O que fazer:
1. Diga se cada frase combina com o trecho sobre a crise de legitimação do Estado, respondendo sim ou não e citando as palavras do trecho que decidem: (a) o blog se dedica a discutir essa crise há anos; (b) o sistema tributário poupa o povo pobre; (c) as facções estatais agem de costas para a maioria da sociedade.
2. No trecho sobre a crise de legitimação do Estado, o que é apontado como o pior da estrutura econômico-social do país?

Trecho do texto:
☆ ☆ ☆

Carlos Novaes, 12 de junho de 2021
Há anos o esforço maior deste blog é discutir a crise de legitimação do Estado de Direito Autoritário, mostrando como essa crise se torna dia-a-dia mais aguda com a intensificação da luta entre as facções estatais em busca de poder para fazer dinheiro através do exercício faccioso dos poderes institucionais. Essas facções fazem seu jogo de costas para a imensa maioria da sociedade brasileira e vem daí a sensação correta de que Estado e sociedade estão separados no Brasil. A crise é de legitimação porque a imensa maioria da sociedade já não reconhece como legítimo o Estado de Direito Autoritário, que mata e pune fazendo uso ilegítimo da força; rouba fazendo uso ilegítimo do poder de contratar; cria privilégios para alguns enquanto desampara a maioria fazendo uso ilegítimo do poder de distribuir verbas; promove a injustiça fazendo uso de um sistema tributário ilegítimo, que obedece à máxima de que “os ricos não podem perder”, enquanto esmaga as camadas médias e esfola o povo pobre; condena o país ao atraso fazendo uso ilegítimo do poder estatal para, ora manter, ora reforçar o que há de pior na estrutura econômico-social do país: a desigualdade.

☆ ☆ ☆

Material de consulta:
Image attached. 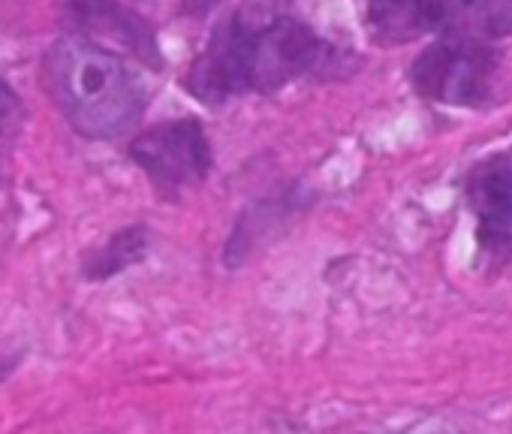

☆ ☆ ☆

Respostas:
1.
(a) Sim: "Há anos o esforço maior deste blog é discutir a crise de legitimação do Estado de Direito Autoritário".
(b) Não: "esmaga as camadas médias e esfola o povo pobre".
(c) Sim: "Essas facções fazem seu jogo de costas para a imensa maioria da sociedade brasileira".

2. A desigualdade.